----- TESTO DEL DOCUMENTO -----

Sullo sfondo di una scuola romana si intrecciano tre storie.

Un professore di storia dell’arte (Roberto Herlitzka) ha perso la passione per il suo lavoro ed è inseguito da una sua vecchia alunna, segretamente innamorata di lui.

Un giovane supplente di lettere (Riccardo Scamarcio), ingenuo ed entusiasta, ce la metta tutta per appassionare i suoi alunni e cerca di salvare una studentessa eccentrica e ribelle.

Una preside rigida e inappuntabile (Margherita Buy) è costretta, suo malgrado, a occuparsi di uno strano alunno dimenticato dalla madre.

“Nella scuola c’è un dentro e un fuori e noi ci dobbiamo occupare solo di ciò che è dentro” dice ad un certo punto il personaggio interpretato da Margherita Buy.  Ispirato all’omonimo libro di Marco Lodoli e diretto da Giuseppe Piccioni, “Il rosso e il blu” è una commedia sul mondo della scuola o meglio sulle interrelazioni che si vengono a creare tra l’interno scolastico e l’esterno quotidiano.

Roberto Herlitzka e Riccardo Scamarcio in Il rosso e il blu

Il problema principale de “Il rosso e il blu” è quello che sembra attanagliare cronicamente certo cinema italiano mosso dalle migliori intenzioni ma la cui resa filmica è a dir poco insoddisfacente.

Manca di coraggio infatti questo “Il rosso e il blu”: il coraggio di andare oltre delle logiche narrative consolidate e prevedibili, oltre uno sguardo semplicistico e (troppo) indulgente sulla realtà.

I tre personaggi principali de “Il rosso e il blu” sono delle vere e proprie maschere, codificate in maniera eccessivamente didascalica: c’è il professore disilluso, cinico per auto imposizione più che per reale convinzione; c’è l’idealista sognatore, un po’ svampito e facile da raggirare, approfittando della sua eccessiva buona fede; c’è la preside incarnazione miope e severa dell’autorità.

Un campionario di stereotipi, dunque, dai quali Piccioni non pare avere nessuna intenzione di discostarsi, ma anzi li abbraccia in toto e arricchisce il tutto con una buona dose di sentimentalismo d’accatto, tanto melenso quanto superfluo e telefonato.

----- DATI DI PARTENZA -----

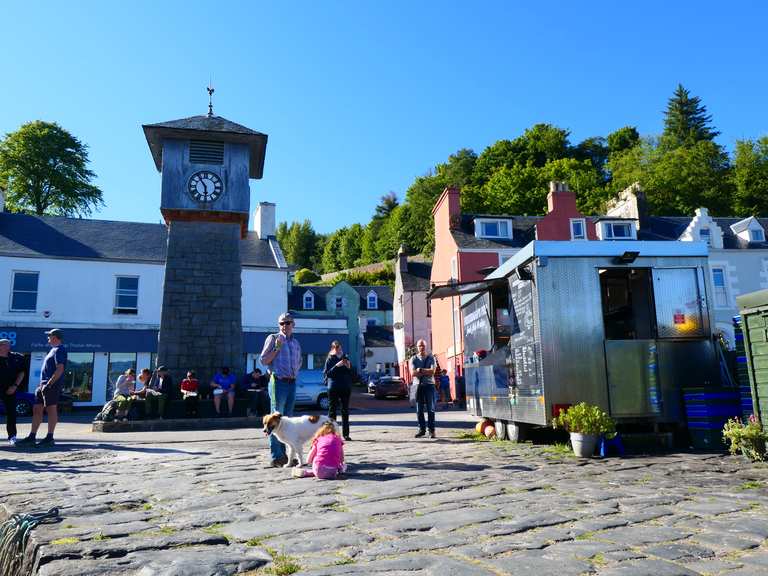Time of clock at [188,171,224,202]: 5:54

-----

> [ATTIVITÀ DA SVOLGERE]:
A - Rispondi a queste domande sulla recensione del film «Il rosso e il blu»:
(i) Quale attrice interpreta la preside?
(ii) Da quale libro è tratto il film?
(iii) Secondo la recensione, di che cosa manca il film?
B - Riprendi la recensione del film «Il rosso e il blu» e proseguila dopo l'ultima frase.
Le righe sono materiale a sé, distinto dal testo.

> [SOLUZIONI PROPOSTE]:
A -
(i) Margherita Buy.
(ii) Dall'omonimo libro di Marco Lodoli.
(iii) Di coraggio.

B -
Il tutto si risolve quindi con il solito “volemose bene”, con l’annacquamento dei conflitti in nome di una edulcorata e rassicurante riscoperta di umanità. In fondo anche i personaggi più cinici e cattivi hanno un loro lato buono nascosto che non aspetta altro che emergere.

I tre protagonisti de Il rosso e il blu

“Il rosso e il blu” è quindi un film piatto e prevedibile nella sua deriva di denuncia sociale all’acqua di rose e buoni sentimenti a buon mercato.

Se poi si pensa che basti mostrare una preside che porta da casa la carta igienica per i bagni dell’istituto o la forsennata lotta per una sedia da dividere per tre classi  per raccontare il disfacimento di istituti formativi abbandonati a se stessi, ecco che il bozzetto e la caricatura inerme prendono il sopravvento e diventano prodromi di un’incapacità di raccontare il presente e le sue brutture in maniera efficace e pungente.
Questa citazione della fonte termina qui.